The problem with Eddie Hall’s diet is the overall quantity of food, not necessarily the content. If it was the same amount of calories but “clean” he probably wouldn’t be able to force himself to eat it first of all, and if he did it wouldn’t make him any healthier. You can get fat on a clean diet too. A guy like Vince who can stay lean at 180-something while eating nachos and fast food doesn’t really need to worry about how clean his diet is as long as he doesn’t have any deficiencies of vitamins or minerals. I’m not pro-junk food, but if you stay lean and healthy there isn’t really anything to worry about.
Well 190’s now. Been really trying to pack on weight. Strength is going through the roof it feels like. I cant wait to see where I’m at in about 8 weeks.
I don’t know enough about systemic inflammation and oxidative stress to argue that point but I’m sure that there are a whole bunch of things that cause them, including lifting weights. Eric Helms’ point is that there is no use in having more than the necessary amounts of micronutrients, you will just piss them out later anyway. Strawberries are a pretty bad example too, try some tropical fruits like (ripe) pineapple, mango, sweetsop, etc., those are pretty high in sugar. If you are you concerned about calories can’t eat too much of those, regardless of how clean they are.
You know what, Mike Israetel actually recommends keeping carb intake around the same all the time but increasing fat intake when bulking, he says it will help to maintain insulin sensitivity.

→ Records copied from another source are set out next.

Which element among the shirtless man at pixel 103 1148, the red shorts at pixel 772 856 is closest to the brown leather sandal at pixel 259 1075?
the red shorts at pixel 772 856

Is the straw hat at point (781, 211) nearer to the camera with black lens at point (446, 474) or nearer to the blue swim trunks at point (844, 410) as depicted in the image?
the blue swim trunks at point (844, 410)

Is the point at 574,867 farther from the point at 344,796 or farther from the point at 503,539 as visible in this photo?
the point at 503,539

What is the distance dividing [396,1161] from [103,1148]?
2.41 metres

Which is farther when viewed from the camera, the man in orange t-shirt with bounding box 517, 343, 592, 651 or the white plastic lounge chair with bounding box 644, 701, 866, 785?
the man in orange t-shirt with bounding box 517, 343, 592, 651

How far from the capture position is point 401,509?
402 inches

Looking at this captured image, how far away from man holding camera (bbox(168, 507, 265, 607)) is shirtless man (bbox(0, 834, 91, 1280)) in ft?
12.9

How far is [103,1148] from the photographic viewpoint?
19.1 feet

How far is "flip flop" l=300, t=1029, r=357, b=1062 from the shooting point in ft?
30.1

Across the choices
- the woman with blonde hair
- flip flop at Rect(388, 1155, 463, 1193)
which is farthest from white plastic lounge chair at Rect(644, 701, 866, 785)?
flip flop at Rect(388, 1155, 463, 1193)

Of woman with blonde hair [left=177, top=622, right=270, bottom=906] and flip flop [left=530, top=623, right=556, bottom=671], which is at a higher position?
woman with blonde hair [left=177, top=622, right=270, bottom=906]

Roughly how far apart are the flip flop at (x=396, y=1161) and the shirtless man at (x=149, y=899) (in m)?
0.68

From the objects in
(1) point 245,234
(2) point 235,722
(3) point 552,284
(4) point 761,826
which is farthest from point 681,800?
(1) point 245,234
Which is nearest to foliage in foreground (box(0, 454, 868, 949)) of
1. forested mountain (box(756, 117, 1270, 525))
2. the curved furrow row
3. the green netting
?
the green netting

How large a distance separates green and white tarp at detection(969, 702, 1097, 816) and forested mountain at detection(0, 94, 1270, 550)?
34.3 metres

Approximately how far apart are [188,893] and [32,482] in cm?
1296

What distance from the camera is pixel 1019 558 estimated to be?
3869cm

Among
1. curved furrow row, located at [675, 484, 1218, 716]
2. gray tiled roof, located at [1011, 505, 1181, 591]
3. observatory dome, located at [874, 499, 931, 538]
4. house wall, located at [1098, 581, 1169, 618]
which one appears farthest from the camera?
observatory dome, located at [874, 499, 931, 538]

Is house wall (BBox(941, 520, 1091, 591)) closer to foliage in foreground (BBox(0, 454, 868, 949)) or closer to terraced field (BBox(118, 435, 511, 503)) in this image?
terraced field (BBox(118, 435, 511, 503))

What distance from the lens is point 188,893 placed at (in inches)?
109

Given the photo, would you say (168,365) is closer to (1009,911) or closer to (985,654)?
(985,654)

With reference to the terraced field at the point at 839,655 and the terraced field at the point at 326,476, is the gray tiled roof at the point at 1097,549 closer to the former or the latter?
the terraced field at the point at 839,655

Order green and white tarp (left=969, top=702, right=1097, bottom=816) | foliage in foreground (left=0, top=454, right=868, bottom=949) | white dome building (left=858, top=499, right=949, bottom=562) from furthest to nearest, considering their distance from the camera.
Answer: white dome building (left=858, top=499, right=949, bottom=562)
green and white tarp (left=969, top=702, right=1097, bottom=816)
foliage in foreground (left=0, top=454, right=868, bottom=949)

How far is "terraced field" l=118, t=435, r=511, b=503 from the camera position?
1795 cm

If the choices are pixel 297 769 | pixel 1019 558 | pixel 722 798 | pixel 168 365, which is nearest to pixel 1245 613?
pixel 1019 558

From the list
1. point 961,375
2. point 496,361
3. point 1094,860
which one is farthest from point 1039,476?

You haven’t really described your diet aside from regularly eating fast food, which in your case isn’t a bad thing, but what else to you normally eat? Do you eat fruits and vegetables (not counting fries)? Worst case scenario that I could see for you is that you don’t get enough of certain vitamins and minerals and after a few months you start feeling like crap, but even then you can take supplements. Find a girl who can cook!
No, working out isn’t anything like over eating on omega 6. There are many things in a snickers that are bad for you. Like a ton of omega 6 with little to no omega 3. It has over a 60 to 1 omega 6 to 3 ratio. That’s just plan terrible for you if you have all your micronutrients or not. You could perhaps undo some of the damage by eating more omega 3, but you are still better off eating less omega 6 heavy foods. Again it isn’t just a lack of nutrients, it’s that many contain things that are actively bad for your health.